● **Aim of the task**
Pick up the research overview on the evolution of auxin signaling in land plants after its final sentence and continue it.

English

Most of the "plants" we see in life are belong to so-called land plants (taxonomically called Embryophytes).  Recent phylogenetic analysis revealed that land plants originate from a single ancestor diverged from green algae 4 - 5 million years ago. We would like to reveal the common the molecular mechanisms of land plant development and their changes during the course of evolution. To this end, we utilize model plants such as the liverwort Marchantia polymoprha. M. polymorpha is a relatively new experimental model, which has many advantages for molecular genetic studies. 

In the previous studies, we focused on the plant hormone auxin and revealed that M. polymorpha has a common but minimal auxin signaling system among land plant models. Instead of its simple auxin system, auxin regulates many aspects of growth and development of M. polymorpha. These results suggest that the origin of the auxin signaling system dates back to at least the common ancestor of land plants, and highlight usefulness of M. polymorpha in the study of auxin biology (Research Paper: 1-4). 

To investigate precise origin of the auxin signaling system, we utilized OneKP database containing transcriptome data from more than 1,000 plant species. Complehensive phylogenomic approaches revealed that ARF transcription factors were first established in the ancestor of charophycean algae, and then auxin perception system was established and integrated to the ARF pathway in the common ancestor of land plants (Research paper: 5, Press release)

● **Provided data**
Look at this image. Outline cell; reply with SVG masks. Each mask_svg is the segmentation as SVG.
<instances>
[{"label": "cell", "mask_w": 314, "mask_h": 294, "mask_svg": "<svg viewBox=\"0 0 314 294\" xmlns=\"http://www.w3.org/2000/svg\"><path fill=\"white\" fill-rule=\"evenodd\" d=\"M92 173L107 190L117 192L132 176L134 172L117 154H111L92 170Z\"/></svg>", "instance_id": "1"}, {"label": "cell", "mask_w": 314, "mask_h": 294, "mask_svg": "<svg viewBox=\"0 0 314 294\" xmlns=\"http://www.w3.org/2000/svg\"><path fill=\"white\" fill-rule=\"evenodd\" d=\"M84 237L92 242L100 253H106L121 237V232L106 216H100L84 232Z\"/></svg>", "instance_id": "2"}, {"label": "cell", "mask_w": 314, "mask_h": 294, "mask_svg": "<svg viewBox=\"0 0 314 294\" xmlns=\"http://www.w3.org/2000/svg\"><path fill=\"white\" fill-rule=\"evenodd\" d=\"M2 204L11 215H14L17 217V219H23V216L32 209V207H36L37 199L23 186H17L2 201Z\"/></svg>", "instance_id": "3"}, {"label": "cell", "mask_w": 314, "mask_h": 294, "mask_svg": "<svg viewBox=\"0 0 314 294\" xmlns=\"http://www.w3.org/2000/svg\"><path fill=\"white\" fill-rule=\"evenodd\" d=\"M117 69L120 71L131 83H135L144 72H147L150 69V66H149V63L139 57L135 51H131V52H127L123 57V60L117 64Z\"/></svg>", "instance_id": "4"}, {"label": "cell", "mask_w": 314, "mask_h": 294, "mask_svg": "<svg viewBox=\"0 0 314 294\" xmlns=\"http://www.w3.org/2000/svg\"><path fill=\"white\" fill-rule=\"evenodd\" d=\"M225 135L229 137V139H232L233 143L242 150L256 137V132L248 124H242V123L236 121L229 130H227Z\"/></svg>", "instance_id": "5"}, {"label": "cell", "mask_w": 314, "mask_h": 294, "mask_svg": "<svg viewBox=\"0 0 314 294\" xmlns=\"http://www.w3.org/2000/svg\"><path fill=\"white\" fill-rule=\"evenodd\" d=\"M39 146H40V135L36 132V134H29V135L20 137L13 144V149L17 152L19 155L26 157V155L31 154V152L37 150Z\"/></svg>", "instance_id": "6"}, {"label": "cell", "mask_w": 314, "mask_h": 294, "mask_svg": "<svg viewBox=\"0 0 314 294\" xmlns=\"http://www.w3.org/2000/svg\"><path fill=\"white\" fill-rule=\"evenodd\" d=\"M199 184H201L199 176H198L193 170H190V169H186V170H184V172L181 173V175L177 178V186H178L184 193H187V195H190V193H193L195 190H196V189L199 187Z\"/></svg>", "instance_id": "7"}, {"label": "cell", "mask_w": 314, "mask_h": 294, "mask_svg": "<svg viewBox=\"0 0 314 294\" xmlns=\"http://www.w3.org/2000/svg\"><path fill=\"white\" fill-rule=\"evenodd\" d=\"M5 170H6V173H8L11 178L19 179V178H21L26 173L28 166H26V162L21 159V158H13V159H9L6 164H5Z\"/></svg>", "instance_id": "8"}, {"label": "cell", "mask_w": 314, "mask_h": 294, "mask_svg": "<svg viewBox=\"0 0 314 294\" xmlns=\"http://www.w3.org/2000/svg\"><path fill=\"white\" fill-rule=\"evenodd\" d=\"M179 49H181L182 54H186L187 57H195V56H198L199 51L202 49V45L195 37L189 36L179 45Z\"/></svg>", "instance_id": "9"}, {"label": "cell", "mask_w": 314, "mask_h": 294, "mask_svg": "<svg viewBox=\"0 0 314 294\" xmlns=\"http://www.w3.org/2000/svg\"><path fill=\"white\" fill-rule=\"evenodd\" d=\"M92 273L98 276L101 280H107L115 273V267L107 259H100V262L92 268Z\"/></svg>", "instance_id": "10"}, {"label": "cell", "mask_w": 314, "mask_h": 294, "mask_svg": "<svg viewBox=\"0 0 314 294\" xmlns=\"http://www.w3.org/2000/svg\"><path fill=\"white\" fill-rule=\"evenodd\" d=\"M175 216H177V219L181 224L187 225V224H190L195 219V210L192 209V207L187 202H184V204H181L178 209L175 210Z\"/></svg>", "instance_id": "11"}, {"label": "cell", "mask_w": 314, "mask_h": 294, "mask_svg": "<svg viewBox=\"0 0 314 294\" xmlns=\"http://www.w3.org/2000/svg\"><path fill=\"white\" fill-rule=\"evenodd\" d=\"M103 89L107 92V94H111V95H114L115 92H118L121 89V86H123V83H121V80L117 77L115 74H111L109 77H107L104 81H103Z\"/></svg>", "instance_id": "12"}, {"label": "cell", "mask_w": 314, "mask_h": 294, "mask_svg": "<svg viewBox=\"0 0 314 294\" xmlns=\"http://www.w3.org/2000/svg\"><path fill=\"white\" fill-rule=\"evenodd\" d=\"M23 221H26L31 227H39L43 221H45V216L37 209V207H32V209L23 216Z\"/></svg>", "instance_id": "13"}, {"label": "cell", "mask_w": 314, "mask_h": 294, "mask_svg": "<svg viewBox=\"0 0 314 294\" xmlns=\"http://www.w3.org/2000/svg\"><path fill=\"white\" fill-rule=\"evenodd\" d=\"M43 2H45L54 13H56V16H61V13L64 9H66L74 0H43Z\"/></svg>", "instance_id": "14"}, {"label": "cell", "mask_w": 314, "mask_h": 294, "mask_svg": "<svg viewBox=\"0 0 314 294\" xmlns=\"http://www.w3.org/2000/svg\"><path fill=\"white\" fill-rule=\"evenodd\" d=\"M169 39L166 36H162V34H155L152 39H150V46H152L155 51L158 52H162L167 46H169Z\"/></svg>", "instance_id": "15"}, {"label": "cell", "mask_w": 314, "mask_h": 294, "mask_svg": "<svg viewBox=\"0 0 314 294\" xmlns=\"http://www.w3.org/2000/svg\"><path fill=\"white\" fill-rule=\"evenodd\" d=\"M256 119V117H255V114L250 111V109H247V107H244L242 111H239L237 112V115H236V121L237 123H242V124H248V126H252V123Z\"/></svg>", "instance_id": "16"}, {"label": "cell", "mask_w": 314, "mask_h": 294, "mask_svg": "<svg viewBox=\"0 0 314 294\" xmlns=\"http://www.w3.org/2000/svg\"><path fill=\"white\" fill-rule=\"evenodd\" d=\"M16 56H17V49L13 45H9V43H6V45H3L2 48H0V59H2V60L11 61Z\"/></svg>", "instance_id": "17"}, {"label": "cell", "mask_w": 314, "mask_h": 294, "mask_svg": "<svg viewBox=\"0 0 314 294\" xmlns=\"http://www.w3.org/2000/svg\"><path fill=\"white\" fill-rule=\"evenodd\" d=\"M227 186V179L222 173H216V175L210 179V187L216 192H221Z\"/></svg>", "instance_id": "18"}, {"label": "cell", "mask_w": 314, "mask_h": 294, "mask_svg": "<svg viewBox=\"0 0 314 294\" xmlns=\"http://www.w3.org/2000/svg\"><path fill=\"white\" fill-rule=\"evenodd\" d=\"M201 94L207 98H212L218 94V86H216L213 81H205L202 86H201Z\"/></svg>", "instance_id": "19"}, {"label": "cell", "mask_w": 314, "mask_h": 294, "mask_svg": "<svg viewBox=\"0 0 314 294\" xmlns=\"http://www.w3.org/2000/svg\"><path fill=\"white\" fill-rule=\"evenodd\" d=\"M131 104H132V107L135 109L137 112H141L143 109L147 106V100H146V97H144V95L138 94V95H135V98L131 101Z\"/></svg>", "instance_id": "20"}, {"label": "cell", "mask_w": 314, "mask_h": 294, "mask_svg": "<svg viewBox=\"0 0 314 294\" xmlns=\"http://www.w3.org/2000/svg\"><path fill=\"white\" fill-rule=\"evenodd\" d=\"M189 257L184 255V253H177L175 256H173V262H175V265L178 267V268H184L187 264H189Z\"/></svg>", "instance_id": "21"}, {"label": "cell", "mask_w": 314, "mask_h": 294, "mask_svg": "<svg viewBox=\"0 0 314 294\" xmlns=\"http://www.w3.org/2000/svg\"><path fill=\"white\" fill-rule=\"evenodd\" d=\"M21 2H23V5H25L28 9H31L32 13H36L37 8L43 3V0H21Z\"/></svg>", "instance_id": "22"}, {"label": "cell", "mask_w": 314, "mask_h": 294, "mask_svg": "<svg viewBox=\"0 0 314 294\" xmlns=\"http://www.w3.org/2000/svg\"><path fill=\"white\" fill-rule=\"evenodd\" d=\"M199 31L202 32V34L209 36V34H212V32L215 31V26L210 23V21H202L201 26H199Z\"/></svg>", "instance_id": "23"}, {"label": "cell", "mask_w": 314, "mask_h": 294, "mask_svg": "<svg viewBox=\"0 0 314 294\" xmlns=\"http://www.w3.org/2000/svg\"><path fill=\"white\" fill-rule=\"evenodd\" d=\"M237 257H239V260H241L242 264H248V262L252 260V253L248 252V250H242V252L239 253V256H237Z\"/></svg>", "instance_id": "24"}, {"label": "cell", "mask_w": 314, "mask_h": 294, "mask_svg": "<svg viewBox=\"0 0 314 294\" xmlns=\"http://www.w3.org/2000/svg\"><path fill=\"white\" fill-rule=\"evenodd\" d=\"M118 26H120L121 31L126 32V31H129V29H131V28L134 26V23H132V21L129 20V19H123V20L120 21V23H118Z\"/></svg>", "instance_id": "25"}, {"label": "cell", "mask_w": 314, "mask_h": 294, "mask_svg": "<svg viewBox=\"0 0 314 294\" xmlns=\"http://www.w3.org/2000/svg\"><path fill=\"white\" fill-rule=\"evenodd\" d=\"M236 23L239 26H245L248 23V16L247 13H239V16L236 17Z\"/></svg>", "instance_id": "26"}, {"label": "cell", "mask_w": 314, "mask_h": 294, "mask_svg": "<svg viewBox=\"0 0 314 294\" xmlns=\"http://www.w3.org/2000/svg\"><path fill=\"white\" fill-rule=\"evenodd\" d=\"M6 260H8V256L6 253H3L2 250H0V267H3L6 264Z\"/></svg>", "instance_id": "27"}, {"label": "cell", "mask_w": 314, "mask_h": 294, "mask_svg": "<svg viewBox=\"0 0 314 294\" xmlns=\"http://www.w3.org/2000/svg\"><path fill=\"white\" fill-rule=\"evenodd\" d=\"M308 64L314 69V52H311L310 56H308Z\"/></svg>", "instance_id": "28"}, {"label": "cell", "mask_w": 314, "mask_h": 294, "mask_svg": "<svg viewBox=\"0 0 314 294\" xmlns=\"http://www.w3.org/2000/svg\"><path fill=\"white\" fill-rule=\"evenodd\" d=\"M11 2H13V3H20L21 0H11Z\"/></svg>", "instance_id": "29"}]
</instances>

● **Response**
ARF transcription factors are phylogenetically divided into the three major clades, A, B, and C. Past studies mainly investigated A-ARF whose primarily function as transcription al activator, and thus precise role of B- and C-ARF in auxin signaling remained unclear. We utilized the advantage of M. polymorpha which has only a single gene for each type of ARF, and revealed the functional specificity of each type of ARF proteins by combining various genetic and biochemical experiments. Based on these data, we proposed a basic model for three types of ARF proteins in land plants (Research paper: 8, Press release).

Given the origin and importance of auxin signaling in land plants, we speculated the downstream pathway is conserved across the evolution of land plants. We performed comparative transcriptome analysis using several species from byrophytes and ferns, and identified some gene families which are commonly regulated by auxin in the non-seed plants and flowering plants (Research paper: 5). We are currently investigating the function of these genes to unveil the common genetic network supporting complex body plan of land plants.